2.3 O RELACIONAL DE LYGIA

Um exemplo de percurso que se contaminou com as questões de sua época é o da artista Lygia Clark.3 O pensador inglês Guy Brett, que acompanhou toda a obra de Lygia descreve atenciosamente este caminho: “(...) O que tinha sido um espaço pictórico auto-suficiente, fictício, abriu-se ao mundo para além da moldura (...) O que tinha sido um plano liso viu-se que ocultava um espaço interior (...). O que tinha sido um objeto estático, pendurado na parede, caiu no chão e foi reconstituído como um grupo de planos móveis (...). As duas faces opostas de um plano retangular tornaram-se uma só superfície Moebius contínua (...). O metal rígido tornou-se borracha flexível, que podia assumir qualquer posição lugar ou postura (...). Um diálogo começou entre o espectador e o objeto: um objeto para o olho tornouse um objeto para o sentido do tato (...), depois para o conjunto dos sentidos (...), depois para todo o corpo (...). Estes acabaram por se tornar Objetos relacionais, como Lygia lhe chamou, que não são “apreendidos” no sentido tradicional mas, para usar palavras de Lula Vanderlei, “vividos em uma interioridade imaginária do corpo”.(BRETT,1998,p.19)
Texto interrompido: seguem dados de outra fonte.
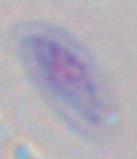

Toxoplasma gondii.

1000x magnification. Photomicrograph.Give the position of every leukocyte.
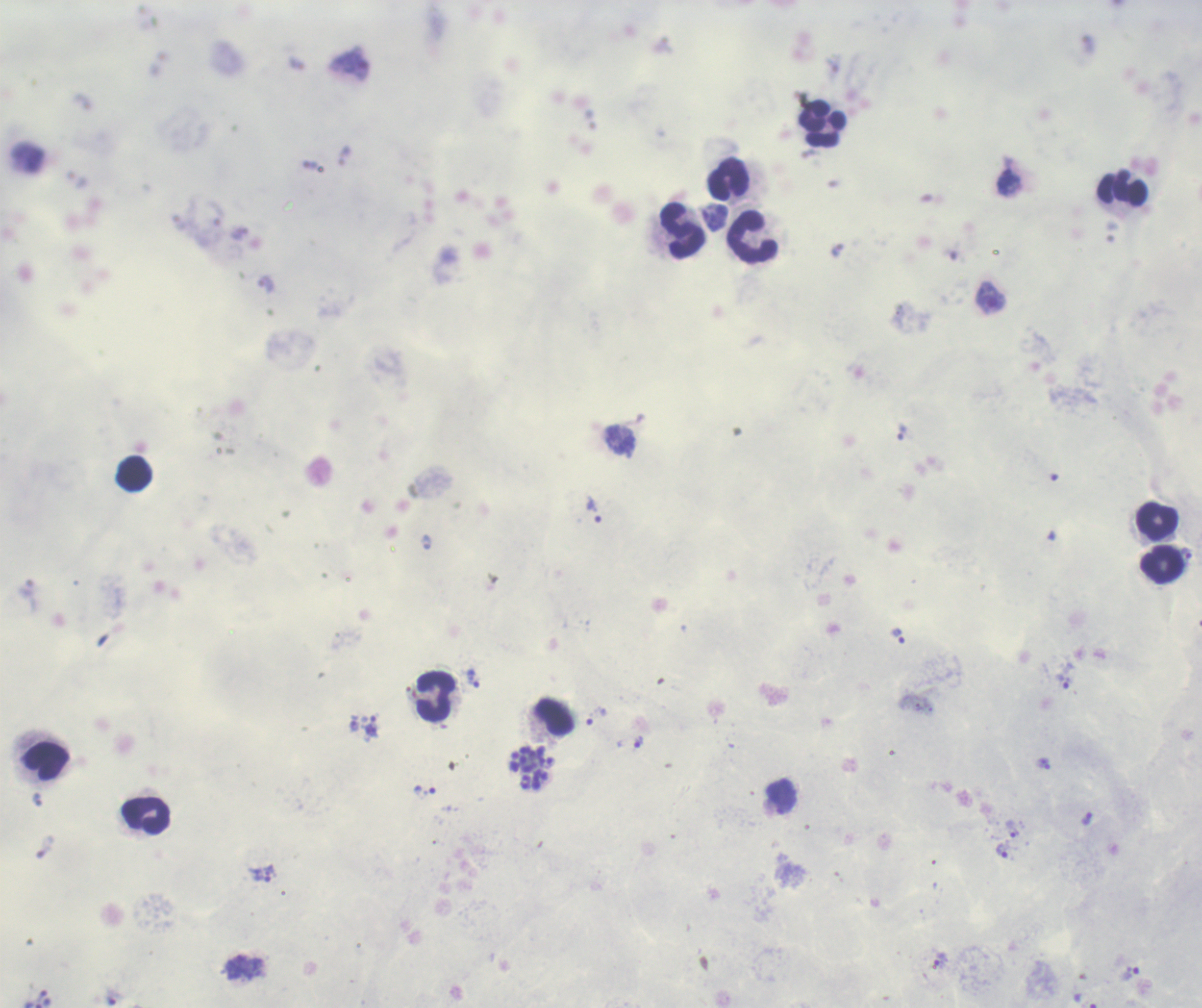

Approximate centers as {x, y} in pixels.
Leukocytes: {823, 124}, {729, 179}, {1122, 189}, {682, 230}, {752, 237}, {135, 472}, {1157, 521}, {1162, 564}, {436, 696}, {554, 716}, {46, 760}, {146, 816}.

Approximate centers as {x, y} in pixels.
Summary:
  - Trophozoite locations: {1009, 181}, {714, 217}, {991, 298}, {902, 432}, {594, 509}, {1186, 553}, {899, 636}, {472, 678}, {1064, 682}, {597, 715}, {372, 725}, {639, 742}, {1044, 764}, {1012, 829}, {1002, 850}, {941, 959}, {1130, 973}
  - Schizont locations: {531, 769}
  - Life-cycle stages observed: trophozoite, schizont
  - Image size: 1202×1008 pixels
  - Magnification: 100x
  - Background quality: good
  - Coloration quality: good
  - Stain: Romanowsky
  - Result: positive for Plasmodium parasites
  - Preparation: thick blood film
  - Field of view: one from this slide
  - Context: previously used in a real diagnosis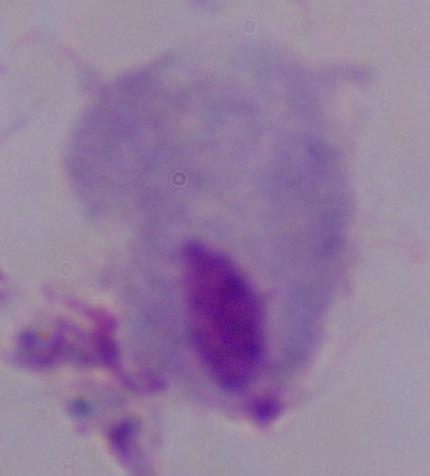

1000x magnification. Micrograph. A trichomonad is seen.Assess this cell for malaria.
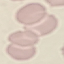
Uninfected.

Thin blood smear. Giemsa-stained preparation. Automatically extracted cell patch, resized to 64 × 64 pixels. Photographed with a smartphone camera at the microscope eyepiece.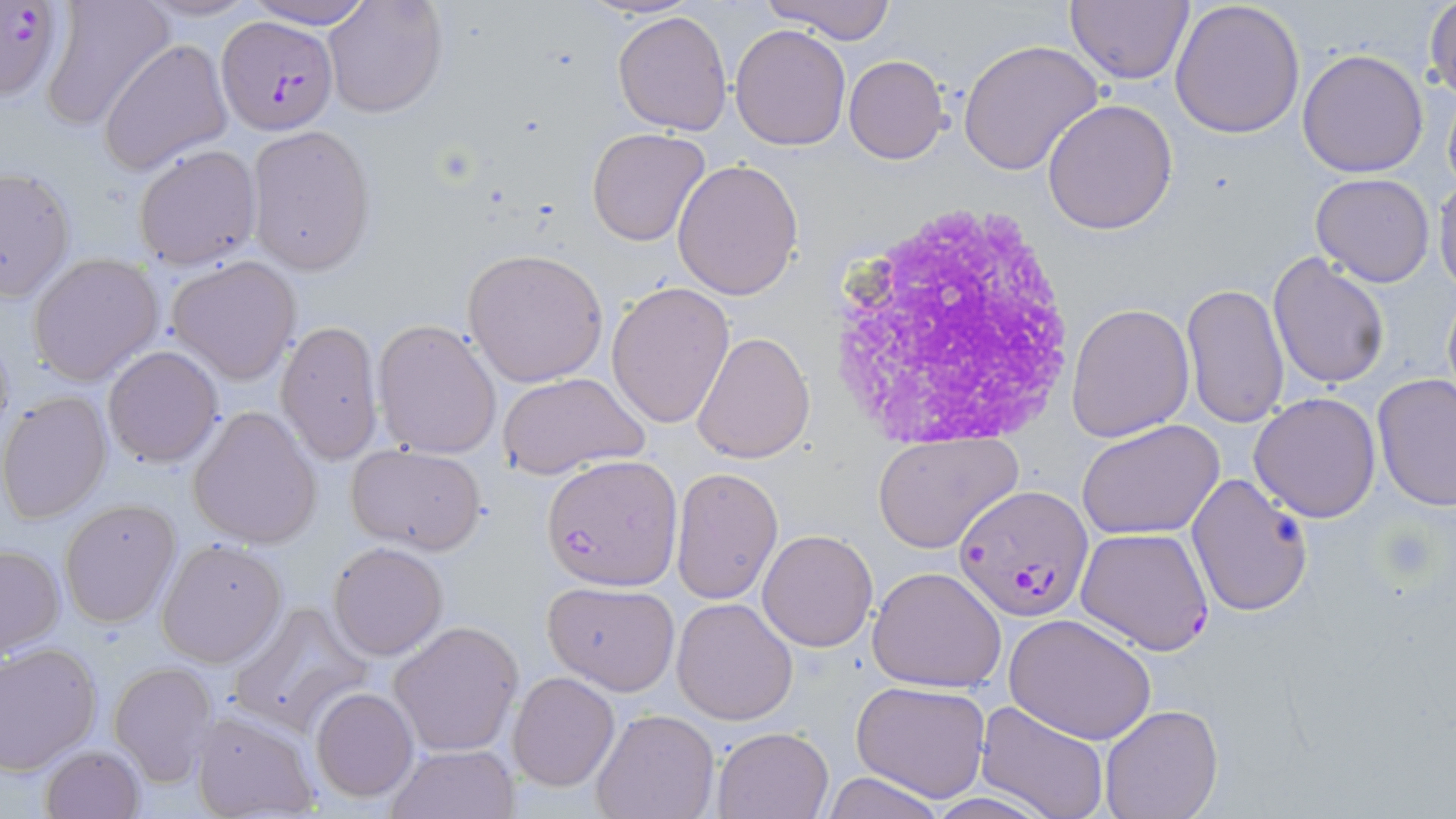
slide_level_diagnosis: Plasmodium falciparum
platelet_locations: 'approximate bounding boxes as (x1, y1, x2, y2) in pixels: (1379, 523, 1442, 586)'
magnification: 1000x
preparation: thin blood smear
white_blood_cell_locations: 'approximate bounding boxes as (x1, y1, x2, y2) in pixels: (823, 197, 1088, 450)'
field_of_view: one of a larger specimen
uninfected_red_blood_cell_locations: 'approximate bounding boxes as (x1, y1, x2, y2) in pixels: (39, 0, 175, 132), (131, 0, 262, 24), (244, 0, 375, 28), (322, 0, 448, 120), (761, 0, 897, 43), (1067, 0, 1194, 86), (1170, 0, 1306, 139), (1427, 0, 1456, 102), (612, 9, 734, 135), (731, 24, 851, 150), (100, 38, 232, 177), (958, 39, 1103, 178), (1297, 48, 1429, 177), (844, 55, 948, 164), (1441, 75, 1456, 198), (1044, 97, 1178, 234), (245, 123, 377, 274), (586, 126, 711, 246), (133, 143, 262, 270), (672, 160, 804, 302), (0, 164, 77, 304), (1309, 173, 1436, 285), (1432, 176, 1456, 295), (462, 248, 608, 386), (1267, 252, 1391, 389), (27, 253, 164, 385), (166, 256, 302, 385), (606, 281, 735, 429), (1181, 283, 1291, 429), (1068, 303, 1193, 442), (275, 318, 385, 466), (372, 318, 503, 461), (693, 331, 816, 466), (102, 345, 223, 467), (496, 372, 648, 477), (1373, 373, 1456, 510), (1, 391, 115, 524), (1249, 391, 1382, 522), (188, 405, 323, 548), (1077, 420, 1224, 540), (874, 434, 1021, 553), (347, 444, 487, 555), (670, 466, 784, 604), (1187, 471, 1313, 618), (58, 498, 181, 629), (757, 530, 877, 652), (156, 539, 287, 668), (327, 542, 450, 661), (0, 544, 64, 657), (867, 566, 1006, 693), (542, 580, 681, 695), (671, 597, 799, 723), (228, 602, 373, 735), (1005, 614, 1155, 744), (390, 621, 524, 757), (0, 642, 101, 773), (109, 662, 216, 785), (507, 672, 620, 792), (850, 680, 991, 803), (309, 686, 419, 803), (974, 701, 1111, 819), (1099, 704, 1222, 819), (188, 707, 321, 819), (591, 709, 718, 819), (713, 725, 835, 818), (39, 744, 144, 819), (386, 745, 517, 819), (823, 771, 946, 819)'
image_size: 1456×819 pixels
plasmodium_falciparum_infected_red_blood_cell_locations: 'approximate bounding boxes as (x1, y1, x2, y2) in pixels: (0, 0, 67, 101), (216, 15, 340, 137), (542, 456, 682, 590), (956, 484, 1090, 620), (1076, 527, 1215, 654)'
stain: May-Grünwald-Giemsa
modality: optical microscopy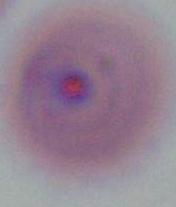
Summary:
  - Magnification: 400x or 1000x
  - Modality: photomicrograph
  - Identification: PlasmodiumLocate every Plasmodium parasite.
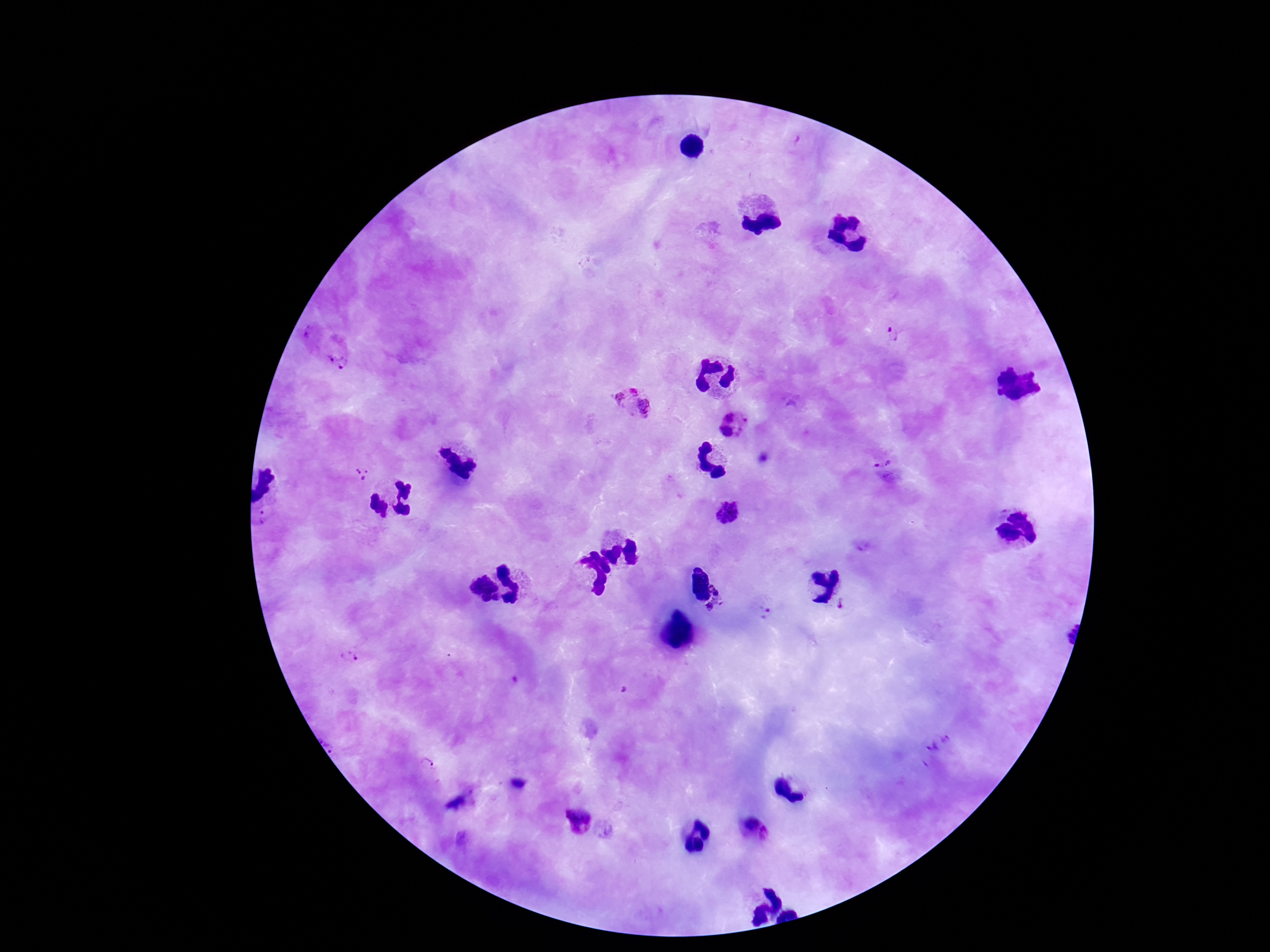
A pesquisadora Suely Rolnik dividiu a obra de Lygia em dois momentos: Primeira fase: a artista parte do plano e o desdobra no espaço sendo Bichos o seu apogeu. É verdade que os Bichos (1960) já pediam a participação do público, mas ainda assim eram peças impecáveis esteticamente e por isso potencialmente contemplativas. Contrariando sua vocação natural ficaram em pedestais e redomas de vidro: 3 Lygia Clark (1920-1988) nascida em Belo Horizonte, inicia seus estudos artísticos no Rio de Janeiro em 1947 sob orientação de Burle Max, tendo mais tarde estudado com Léger. Suas pinturas provenientes do construtivismo desdobram-se gradualmente em planos tridimensionais. A partir da década de 60 seus trabalhos passam a pedir cada vez mais a participação do público concentrando-se no efêmero da relação.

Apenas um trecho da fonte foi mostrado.